| REQUEST |
Write a continuation of the Zero Trust security article, picking up after its final sentence.

| DOCUMENT SEGMENT |

------------------------------

Zero Trust: trust nothing implicitly, verify everything explicitly, minimize blast radius by assuming you will be breached
Network location is not identity — VPN is authentication for the tunnel, not authorization for the resource
JIT privilege elevation removes standing admin access: engineers request elevation for a specific purpose, scoped to a specific duration
Device posture is an access signal — a compromised endpoint with valid credentials is still a threat; Conditional Access gates on device compliance
Continuous session validation re-evaluates signals throughout the session — device falls out of compliance, sessions revoke in minutes, not at expiry
The highest-ROI early moves: eliminate machine static credentials, enforce MFA on all human access, federate to a single IdP

The Big Picture

  ZERO TRUST IAM — EVERY REQUEST EVALUATED INDEPENDENTLY

  API call arrives
         │
         ▼
  Identity verified? ──── No ────► DENY
         │
        Yes
         │
         ▼
  Device compliant? ───── No ────► DENY (or step-up MFA)
         │
        Yes
         │
         ▼
  Policy allows this  ─── No ────► DENY
  action on this ARN?
         │
        Yes
         │
         ▼
  Conditions met? ─────── No ────► DENY
  (time, IP, MFA age,              (e.g., outside business hours,
   risk score, session)             impossible travel detected)
         │
        Yes
         │
         ▼
       ALLOW ──────────────────────► LOG every decision (allow and deny)
         │
         └── Continuous re-evaluation:
             device state changes → revoke
             anomaly detected → revoke or step-up
             credential age → require re-auth

Introduction

The perimeter model of network security made a bet: inside the network is trusted, outside is not. Lock down the perimeter tightly enough and you’re safe. VPN in, and you’re one of us.

I grew up professionally in that model. Firewalls, DMZs, trusted zones. The idea had intuitive appeal — you build walls, you control what crosses them. For a while it worked reasonably well.

Then I watched it fail, repeatedly, in ways that were predictable in hindsight. An engineer’s laptop gets compromised at a coffee shop. They VPN in. Now the attacker is “inside.” A contractor account gets phished. They have valid Active Directory credentials. They’re inside. A cloud service gets misconfigured and exposes a management interface. There’s no perimeter for that to be inside of.

The perimeter model failed not because the walls weren’t strong enough, but because the premise was wrong. There is no inside. There is no perimeter that reliably separates trusted from untrusted. In a world of remote work, cloud services, contractor access, and API integrations, the attack surface doesn’t respect network boundaries.

Zero Trust is the architecture built on a different premise: trust nothing implicitly. Verify everything explicitly. Minimize blast radius by assuming you will be breached.

This isn’t a product you buy. It’s a set of principles applied to how you design, build, and operate your IAM. This episode is how those principles translate to concrete practices — building on everything we’ve covered in this series.

------------------------------

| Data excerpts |

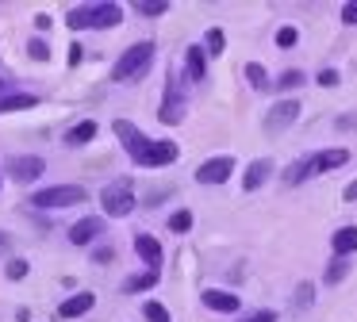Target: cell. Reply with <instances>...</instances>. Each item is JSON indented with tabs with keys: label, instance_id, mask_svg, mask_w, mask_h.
<instances>
[{
	"label": "cell",
	"instance_id": "74e56055",
	"mask_svg": "<svg viewBox=\"0 0 357 322\" xmlns=\"http://www.w3.org/2000/svg\"><path fill=\"white\" fill-rule=\"evenodd\" d=\"M342 199H346V204H357V176L346 184V192H342Z\"/></svg>",
	"mask_w": 357,
	"mask_h": 322
},
{
	"label": "cell",
	"instance_id": "ba28073f",
	"mask_svg": "<svg viewBox=\"0 0 357 322\" xmlns=\"http://www.w3.org/2000/svg\"><path fill=\"white\" fill-rule=\"evenodd\" d=\"M300 112H303L300 100H277V104L265 112V130H269V135H277V130H288L296 119H300Z\"/></svg>",
	"mask_w": 357,
	"mask_h": 322
},
{
	"label": "cell",
	"instance_id": "603a6c76",
	"mask_svg": "<svg viewBox=\"0 0 357 322\" xmlns=\"http://www.w3.org/2000/svg\"><path fill=\"white\" fill-rule=\"evenodd\" d=\"M346 276H349V257H331V265H326V273H323V284L338 288Z\"/></svg>",
	"mask_w": 357,
	"mask_h": 322
},
{
	"label": "cell",
	"instance_id": "b9f144b4",
	"mask_svg": "<svg viewBox=\"0 0 357 322\" xmlns=\"http://www.w3.org/2000/svg\"><path fill=\"white\" fill-rule=\"evenodd\" d=\"M12 250V234H4V230H0V253H8Z\"/></svg>",
	"mask_w": 357,
	"mask_h": 322
},
{
	"label": "cell",
	"instance_id": "f546056e",
	"mask_svg": "<svg viewBox=\"0 0 357 322\" xmlns=\"http://www.w3.org/2000/svg\"><path fill=\"white\" fill-rule=\"evenodd\" d=\"M27 273H31V265H27L24 257H12V261H8V268H4V276H8V280H24Z\"/></svg>",
	"mask_w": 357,
	"mask_h": 322
},
{
	"label": "cell",
	"instance_id": "2e32d148",
	"mask_svg": "<svg viewBox=\"0 0 357 322\" xmlns=\"http://www.w3.org/2000/svg\"><path fill=\"white\" fill-rule=\"evenodd\" d=\"M307 176H315V153H307V158H296L292 165L284 169V184H288V188H296V184H303Z\"/></svg>",
	"mask_w": 357,
	"mask_h": 322
},
{
	"label": "cell",
	"instance_id": "7a4b0ae2",
	"mask_svg": "<svg viewBox=\"0 0 357 322\" xmlns=\"http://www.w3.org/2000/svg\"><path fill=\"white\" fill-rule=\"evenodd\" d=\"M154 54H158V46L150 43H135V46H127L123 54L116 58V66H112V81H119V84H131V81H139L142 73L150 69V61H154Z\"/></svg>",
	"mask_w": 357,
	"mask_h": 322
},
{
	"label": "cell",
	"instance_id": "d590c367",
	"mask_svg": "<svg viewBox=\"0 0 357 322\" xmlns=\"http://www.w3.org/2000/svg\"><path fill=\"white\" fill-rule=\"evenodd\" d=\"M338 130H354L357 127V112H349V115H338V123H334Z\"/></svg>",
	"mask_w": 357,
	"mask_h": 322
},
{
	"label": "cell",
	"instance_id": "4fadbf2b",
	"mask_svg": "<svg viewBox=\"0 0 357 322\" xmlns=\"http://www.w3.org/2000/svg\"><path fill=\"white\" fill-rule=\"evenodd\" d=\"M273 176V161L269 158H257L246 165V173H242V192H257L265 181Z\"/></svg>",
	"mask_w": 357,
	"mask_h": 322
},
{
	"label": "cell",
	"instance_id": "7c38bea8",
	"mask_svg": "<svg viewBox=\"0 0 357 322\" xmlns=\"http://www.w3.org/2000/svg\"><path fill=\"white\" fill-rule=\"evenodd\" d=\"M181 158V146L173 142V138H158L154 146H150L146 153V169H162V165H173V161Z\"/></svg>",
	"mask_w": 357,
	"mask_h": 322
},
{
	"label": "cell",
	"instance_id": "1f68e13d",
	"mask_svg": "<svg viewBox=\"0 0 357 322\" xmlns=\"http://www.w3.org/2000/svg\"><path fill=\"white\" fill-rule=\"evenodd\" d=\"M27 54H31L35 61H47V58H50V46H47V38H31V43H27Z\"/></svg>",
	"mask_w": 357,
	"mask_h": 322
},
{
	"label": "cell",
	"instance_id": "f35d334b",
	"mask_svg": "<svg viewBox=\"0 0 357 322\" xmlns=\"http://www.w3.org/2000/svg\"><path fill=\"white\" fill-rule=\"evenodd\" d=\"M93 261H96V265H108V261H112V250H108V245H100V250L93 253Z\"/></svg>",
	"mask_w": 357,
	"mask_h": 322
},
{
	"label": "cell",
	"instance_id": "ab89813d",
	"mask_svg": "<svg viewBox=\"0 0 357 322\" xmlns=\"http://www.w3.org/2000/svg\"><path fill=\"white\" fill-rule=\"evenodd\" d=\"M50 23H54V20H50V15H47V12H39V15H35V27H39V31H47V27H50Z\"/></svg>",
	"mask_w": 357,
	"mask_h": 322
},
{
	"label": "cell",
	"instance_id": "9a60e30c",
	"mask_svg": "<svg viewBox=\"0 0 357 322\" xmlns=\"http://www.w3.org/2000/svg\"><path fill=\"white\" fill-rule=\"evenodd\" d=\"M204 303H208V311H219V314H234L242 307L238 296H231V291H219V288H208L204 291Z\"/></svg>",
	"mask_w": 357,
	"mask_h": 322
},
{
	"label": "cell",
	"instance_id": "7402d4cb",
	"mask_svg": "<svg viewBox=\"0 0 357 322\" xmlns=\"http://www.w3.org/2000/svg\"><path fill=\"white\" fill-rule=\"evenodd\" d=\"M158 276H162V273H139V276H127V280H123V291H127V296L150 291V288H158Z\"/></svg>",
	"mask_w": 357,
	"mask_h": 322
},
{
	"label": "cell",
	"instance_id": "60d3db41",
	"mask_svg": "<svg viewBox=\"0 0 357 322\" xmlns=\"http://www.w3.org/2000/svg\"><path fill=\"white\" fill-rule=\"evenodd\" d=\"M77 61H81V43H73L70 46V66H77Z\"/></svg>",
	"mask_w": 357,
	"mask_h": 322
},
{
	"label": "cell",
	"instance_id": "277c9868",
	"mask_svg": "<svg viewBox=\"0 0 357 322\" xmlns=\"http://www.w3.org/2000/svg\"><path fill=\"white\" fill-rule=\"evenodd\" d=\"M100 207L112 219H127V215L135 211V181L131 176H116V181L100 192Z\"/></svg>",
	"mask_w": 357,
	"mask_h": 322
},
{
	"label": "cell",
	"instance_id": "e0dca14e",
	"mask_svg": "<svg viewBox=\"0 0 357 322\" xmlns=\"http://www.w3.org/2000/svg\"><path fill=\"white\" fill-rule=\"evenodd\" d=\"M349 161V150L346 146H334V150H319L315 153V173H334Z\"/></svg>",
	"mask_w": 357,
	"mask_h": 322
},
{
	"label": "cell",
	"instance_id": "3957f363",
	"mask_svg": "<svg viewBox=\"0 0 357 322\" xmlns=\"http://www.w3.org/2000/svg\"><path fill=\"white\" fill-rule=\"evenodd\" d=\"M85 199H89V192L81 188V184H50V188H43V192H31L27 204L39 207V211H58V207H77V204H85Z\"/></svg>",
	"mask_w": 357,
	"mask_h": 322
},
{
	"label": "cell",
	"instance_id": "4316f807",
	"mask_svg": "<svg viewBox=\"0 0 357 322\" xmlns=\"http://www.w3.org/2000/svg\"><path fill=\"white\" fill-rule=\"evenodd\" d=\"M131 8L139 15H150V20H154V15H165L173 4H169V0H139V4H131Z\"/></svg>",
	"mask_w": 357,
	"mask_h": 322
},
{
	"label": "cell",
	"instance_id": "5b68a950",
	"mask_svg": "<svg viewBox=\"0 0 357 322\" xmlns=\"http://www.w3.org/2000/svg\"><path fill=\"white\" fill-rule=\"evenodd\" d=\"M112 130H116V138L123 142L127 158H131L135 165H146V153H150V146H154V138H146L131 119H116V123H112Z\"/></svg>",
	"mask_w": 357,
	"mask_h": 322
},
{
	"label": "cell",
	"instance_id": "4dcf8cb0",
	"mask_svg": "<svg viewBox=\"0 0 357 322\" xmlns=\"http://www.w3.org/2000/svg\"><path fill=\"white\" fill-rule=\"evenodd\" d=\"M296 43H300V31H296V27H280L277 31V46H280V50H292Z\"/></svg>",
	"mask_w": 357,
	"mask_h": 322
},
{
	"label": "cell",
	"instance_id": "d6986e66",
	"mask_svg": "<svg viewBox=\"0 0 357 322\" xmlns=\"http://www.w3.org/2000/svg\"><path fill=\"white\" fill-rule=\"evenodd\" d=\"M185 73L192 81H204V73H208V50L204 46H188L185 50Z\"/></svg>",
	"mask_w": 357,
	"mask_h": 322
},
{
	"label": "cell",
	"instance_id": "83f0119b",
	"mask_svg": "<svg viewBox=\"0 0 357 322\" xmlns=\"http://www.w3.org/2000/svg\"><path fill=\"white\" fill-rule=\"evenodd\" d=\"M169 230H173V234H188V230H192V211H188V207L173 211L169 215Z\"/></svg>",
	"mask_w": 357,
	"mask_h": 322
},
{
	"label": "cell",
	"instance_id": "8fae6325",
	"mask_svg": "<svg viewBox=\"0 0 357 322\" xmlns=\"http://www.w3.org/2000/svg\"><path fill=\"white\" fill-rule=\"evenodd\" d=\"M93 307H96L93 291H73L70 299H62V303H58V314H62L66 322H73V319H81V314H89Z\"/></svg>",
	"mask_w": 357,
	"mask_h": 322
},
{
	"label": "cell",
	"instance_id": "ac0fdd59",
	"mask_svg": "<svg viewBox=\"0 0 357 322\" xmlns=\"http://www.w3.org/2000/svg\"><path fill=\"white\" fill-rule=\"evenodd\" d=\"M331 250H334V257H349V253H357V227H338L334 230Z\"/></svg>",
	"mask_w": 357,
	"mask_h": 322
},
{
	"label": "cell",
	"instance_id": "d6a6232c",
	"mask_svg": "<svg viewBox=\"0 0 357 322\" xmlns=\"http://www.w3.org/2000/svg\"><path fill=\"white\" fill-rule=\"evenodd\" d=\"M315 303V288H311V284H300V288H296V307H311Z\"/></svg>",
	"mask_w": 357,
	"mask_h": 322
},
{
	"label": "cell",
	"instance_id": "d4e9b609",
	"mask_svg": "<svg viewBox=\"0 0 357 322\" xmlns=\"http://www.w3.org/2000/svg\"><path fill=\"white\" fill-rule=\"evenodd\" d=\"M242 73H246V81L254 84L257 92H265V89H269V73H265V66H261V61H246V66H242Z\"/></svg>",
	"mask_w": 357,
	"mask_h": 322
},
{
	"label": "cell",
	"instance_id": "5bb4252c",
	"mask_svg": "<svg viewBox=\"0 0 357 322\" xmlns=\"http://www.w3.org/2000/svg\"><path fill=\"white\" fill-rule=\"evenodd\" d=\"M100 230H104V219H100V215H85V219H77V222L70 227V242H73V245H89L96 234H100Z\"/></svg>",
	"mask_w": 357,
	"mask_h": 322
},
{
	"label": "cell",
	"instance_id": "52a82bcc",
	"mask_svg": "<svg viewBox=\"0 0 357 322\" xmlns=\"http://www.w3.org/2000/svg\"><path fill=\"white\" fill-rule=\"evenodd\" d=\"M234 165L238 161L231 153H219V158H208L200 169H196V184H227L234 176Z\"/></svg>",
	"mask_w": 357,
	"mask_h": 322
},
{
	"label": "cell",
	"instance_id": "f1b7e54d",
	"mask_svg": "<svg viewBox=\"0 0 357 322\" xmlns=\"http://www.w3.org/2000/svg\"><path fill=\"white\" fill-rule=\"evenodd\" d=\"M142 314H146V322H173L169 311H165V303H158V299H150V303L142 307Z\"/></svg>",
	"mask_w": 357,
	"mask_h": 322
},
{
	"label": "cell",
	"instance_id": "44dd1931",
	"mask_svg": "<svg viewBox=\"0 0 357 322\" xmlns=\"http://www.w3.org/2000/svg\"><path fill=\"white\" fill-rule=\"evenodd\" d=\"M93 138H96V123L85 119V123H73V127L66 130L62 142H66V146H85V142H93Z\"/></svg>",
	"mask_w": 357,
	"mask_h": 322
},
{
	"label": "cell",
	"instance_id": "8d00e7d4",
	"mask_svg": "<svg viewBox=\"0 0 357 322\" xmlns=\"http://www.w3.org/2000/svg\"><path fill=\"white\" fill-rule=\"evenodd\" d=\"M242 322H277V311H257V314H250V319H242Z\"/></svg>",
	"mask_w": 357,
	"mask_h": 322
},
{
	"label": "cell",
	"instance_id": "cb8c5ba5",
	"mask_svg": "<svg viewBox=\"0 0 357 322\" xmlns=\"http://www.w3.org/2000/svg\"><path fill=\"white\" fill-rule=\"evenodd\" d=\"M303 84H307V73H303V69H284L273 89H277V92H292V89H303Z\"/></svg>",
	"mask_w": 357,
	"mask_h": 322
},
{
	"label": "cell",
	"instance_id": "9c48e42d",
	"mask_svg": "<svg viewBox=\"0 0 357 322\" xmlns=\"http://www.w3.org/2000/svg\"><path fill=\"white\" fill-rule=\"evenodd\" d=\"M181 92H177V77H169L165 81V96H162V107H158V119L165 123V127H177L181 119H185V104H181Z\"/></svg>",
	"mask_w": 357,
	"mask_h": 322
},
{
	"label": "cell",
	"instance_id": "484cf974",
	"mask_svg": "<svg viewBox=\"0 0 357 322\" xmlns=\"http://www.w3.org/2000/svg\"><path fill=\"white\" fill-rule=\"evenodd\" d=\"M223 46H227L223 27H208V35H204V50H208V58H219V54H223Z\"/></svg>",
	"mask_w": 357,
	"mask_h": 322
},
{
	"label": "cell",
	"instance_id": "ffe728a7",
	"mask_svg": "<svg viewBox=\"0 0 357 322\" xmlns=\"http://www.w3.org/2000/svg\"><path fill=\"white\" fill-rule=\"evenodd\" d=\"M39 104V96L35 92H8V96H0V115L8 112H27V107Z\"/></svg>",
	"mask_w": 357,
	"mask_h": 322
},
{
	"label": "cell",
	"instance_id": "836d02e7",
	"mask_svg": "<svg viewBox=\"0 0 357 322\" xmlns=\"http://www.w3.org/2000/svg\"><path fill=\"white\" fill-rule=\"evenodd\" d=\"M342 23H346V27L357 23V0H346V4H342Z\"/></svg>",
	"mask_w": 357,
	"mask_h": 322
},
{
	"label": "cell",
	"instance_id": "e575fe53",
	"mask_svg": "<svg viewBox=\"0 0 357 322\" xmlns=\"http://www.w3.org/2000/svg\"><path fill=\"white\" fill-rule=\"evenodd\" d=\"M315 81H319V84H323V89H334V84H338V81H342V77H338V69H323V73H319V77H315Z\"/></svg>",
	"mask_w": 357,
	"mask_h": 322
},
{
	"label": "cell",
	"instance_id": "30bf717a",
	"mask_svg": "<svg viewBox=\"0 0 357 322\" xmlns=\"http://www.w3.org/2000/svg\"><path fill=\"white\" fill-rule=\"evenodd\" d=\"M135 253L142 257L146 273H162V242L154 234H135Z\"/></svg>",
	"mask_w": 357,
	"mask_h": 322
},
{
	"label": "cell",
	"instance_id": "8992f818",
	"mask_svg": "<svg viewBox=\"0 0 357 322\" xmlns=\"http://www.w3.org/2000/svg\"><path fill=\"white\" fill-rule=\"evenodd\" d=\"M4 173H8L16 184H31V181H39V176L47 173V161H43L39 153H24V158H8V165H4Z\"/></svg>",
	"mask_w": 357,
	"mask_h": 322
},
{
	"label": "cell",
	"instance_id": "6da1fadb",
	"mask_svg": "<svg viewBox=\"0 0 357 322\" xmlns=\"http://www.w3.org/2000/svg\"><path fill=\"white\" fill-rule=\"evenodd\" d=\"M123 23V8L112 4V0H104V4H81V8H70L66 12V27L70 31H108V27H119Z\"/></svg>",
	"mask_w": 357,
	"mask_h": 322
}]
</instances>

------------------------------

| WRITTEN REPLY |
The Three Principles

Verify Explicitly

Every request must carry verifiable identity and context. Network location is not identity.

Old model: request from 10.0.0.0/8 → trusted, proceed
Zero Trust: request from 10.0.0.0/8 → still must present verifiable identity
                                       still must pass authorization check
                                       still must pass context evaluation
                                       then proceed (or deny)

In cloud IAM terms: every API call carries identity claims (IAM role ARN, federated identity, managed identity), and those claims are verified against policy on every single request. There’s no concept of “once authenticated, trusted until logout.” In cloud IAM, this already exists natively. Every API call is authenticated and authorized independently. The challenge is extending this model to internal services, internal APIs, and human access patterns.

Implementation in practice:
– mTLS for service-to-service communication — both sides present certificates; identity is the certificate, not the network path
– Bearer tokens on every internal API call — no session cookies, no “we’re on the same VPC so it’s fine”
– Short-lived credentials everywhere — a compromised credential expires, not “after the session times out in 8 hours”

Use Least Privilege — Just-in-Time, Just-Enough

No standing access to sensitive resources. Access granted when needed, for the minimum scope, for the minimum duration.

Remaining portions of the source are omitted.